• Required work: Pull out everything from the line containing "Given these options —" down to the end of the records, and reproduce those lines word for word.

Spatial question records

***

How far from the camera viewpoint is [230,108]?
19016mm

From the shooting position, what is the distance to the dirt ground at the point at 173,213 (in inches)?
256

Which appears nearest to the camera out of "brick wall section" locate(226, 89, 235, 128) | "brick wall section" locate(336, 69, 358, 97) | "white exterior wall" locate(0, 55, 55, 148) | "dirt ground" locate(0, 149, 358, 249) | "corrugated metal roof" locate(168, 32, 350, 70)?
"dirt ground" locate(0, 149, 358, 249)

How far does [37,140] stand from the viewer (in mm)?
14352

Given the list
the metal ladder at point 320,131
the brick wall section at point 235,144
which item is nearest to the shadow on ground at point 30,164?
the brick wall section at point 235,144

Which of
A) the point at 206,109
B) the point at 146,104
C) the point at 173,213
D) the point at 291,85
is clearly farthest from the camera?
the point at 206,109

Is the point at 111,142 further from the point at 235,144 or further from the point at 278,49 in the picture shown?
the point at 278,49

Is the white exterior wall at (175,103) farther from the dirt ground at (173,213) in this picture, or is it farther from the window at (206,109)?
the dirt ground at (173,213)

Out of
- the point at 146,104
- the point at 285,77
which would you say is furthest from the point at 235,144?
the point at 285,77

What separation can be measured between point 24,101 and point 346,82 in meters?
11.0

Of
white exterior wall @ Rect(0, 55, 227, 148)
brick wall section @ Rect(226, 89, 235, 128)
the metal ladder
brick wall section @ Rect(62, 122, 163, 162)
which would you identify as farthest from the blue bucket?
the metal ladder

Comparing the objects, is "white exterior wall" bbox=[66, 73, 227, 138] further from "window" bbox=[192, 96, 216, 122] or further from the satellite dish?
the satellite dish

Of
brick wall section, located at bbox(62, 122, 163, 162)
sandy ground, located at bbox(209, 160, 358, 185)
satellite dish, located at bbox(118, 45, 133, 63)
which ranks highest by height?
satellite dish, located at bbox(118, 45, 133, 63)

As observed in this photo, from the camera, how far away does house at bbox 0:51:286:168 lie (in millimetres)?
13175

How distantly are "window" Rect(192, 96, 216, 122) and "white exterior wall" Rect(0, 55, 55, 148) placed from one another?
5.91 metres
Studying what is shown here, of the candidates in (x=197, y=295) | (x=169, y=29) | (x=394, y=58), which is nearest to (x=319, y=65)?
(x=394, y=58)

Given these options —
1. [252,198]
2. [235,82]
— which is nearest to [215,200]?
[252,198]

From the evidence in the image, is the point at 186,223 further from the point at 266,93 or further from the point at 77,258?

***

• Task response:
Given these options —
1. [252,198]
2. [235,82]
— which is nearest to [215,200]?
[252,198]

From the evidence in the image, is the point at 186,223 further from the point at 266,93 or further from the point at 77,258?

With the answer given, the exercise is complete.